[Excerpted data]
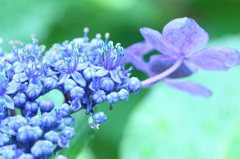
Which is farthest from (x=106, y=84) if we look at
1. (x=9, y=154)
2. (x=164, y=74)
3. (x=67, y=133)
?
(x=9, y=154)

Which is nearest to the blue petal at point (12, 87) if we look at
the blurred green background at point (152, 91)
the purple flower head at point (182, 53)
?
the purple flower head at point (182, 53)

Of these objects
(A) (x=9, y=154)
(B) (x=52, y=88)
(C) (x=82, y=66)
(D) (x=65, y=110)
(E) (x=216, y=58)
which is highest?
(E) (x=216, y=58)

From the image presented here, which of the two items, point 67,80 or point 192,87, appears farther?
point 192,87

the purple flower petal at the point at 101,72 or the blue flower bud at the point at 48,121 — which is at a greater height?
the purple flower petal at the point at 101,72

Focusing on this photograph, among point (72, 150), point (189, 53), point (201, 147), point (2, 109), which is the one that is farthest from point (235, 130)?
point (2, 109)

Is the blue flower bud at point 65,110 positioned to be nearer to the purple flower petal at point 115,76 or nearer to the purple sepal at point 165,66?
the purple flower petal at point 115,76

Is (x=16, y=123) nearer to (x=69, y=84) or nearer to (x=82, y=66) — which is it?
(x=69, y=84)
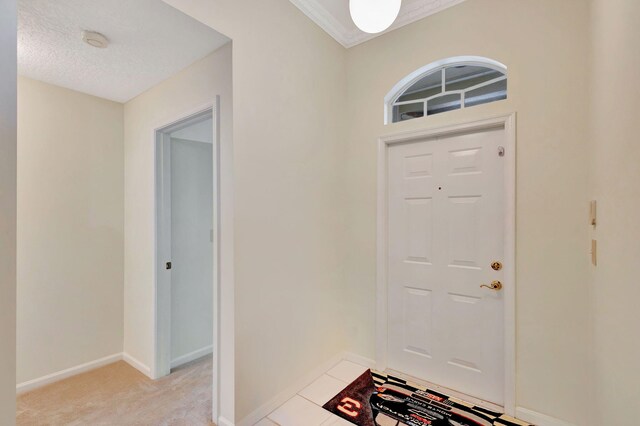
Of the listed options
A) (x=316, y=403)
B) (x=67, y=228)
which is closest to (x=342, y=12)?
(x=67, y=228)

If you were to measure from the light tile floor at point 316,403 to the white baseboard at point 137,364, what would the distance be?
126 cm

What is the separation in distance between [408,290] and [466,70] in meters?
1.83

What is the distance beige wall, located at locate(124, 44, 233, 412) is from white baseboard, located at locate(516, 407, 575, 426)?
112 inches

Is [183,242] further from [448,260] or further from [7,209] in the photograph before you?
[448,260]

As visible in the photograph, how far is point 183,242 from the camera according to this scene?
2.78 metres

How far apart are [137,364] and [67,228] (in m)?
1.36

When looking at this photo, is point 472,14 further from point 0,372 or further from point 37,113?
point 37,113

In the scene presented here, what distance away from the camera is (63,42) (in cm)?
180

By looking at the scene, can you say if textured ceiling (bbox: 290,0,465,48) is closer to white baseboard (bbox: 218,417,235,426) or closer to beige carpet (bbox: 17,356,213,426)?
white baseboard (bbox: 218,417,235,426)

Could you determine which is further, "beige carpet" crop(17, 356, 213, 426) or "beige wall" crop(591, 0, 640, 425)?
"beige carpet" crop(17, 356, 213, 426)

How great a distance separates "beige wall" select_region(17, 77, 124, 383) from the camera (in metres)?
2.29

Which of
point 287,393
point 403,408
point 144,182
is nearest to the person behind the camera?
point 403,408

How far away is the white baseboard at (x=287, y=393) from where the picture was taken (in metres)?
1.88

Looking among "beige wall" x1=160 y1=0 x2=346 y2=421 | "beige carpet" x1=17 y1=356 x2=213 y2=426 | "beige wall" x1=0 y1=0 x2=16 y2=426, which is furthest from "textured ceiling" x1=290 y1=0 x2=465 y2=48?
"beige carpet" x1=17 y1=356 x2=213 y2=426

==

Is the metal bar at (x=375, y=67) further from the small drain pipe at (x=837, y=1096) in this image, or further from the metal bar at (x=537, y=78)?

[What is needed]
Please gather every line of the records above that contains the word "nearest", copying each of those lines in full.

[Solution]
Which is nearest to the blue petal at point (12, 87) if we look at
is nearest to the person behind the camera?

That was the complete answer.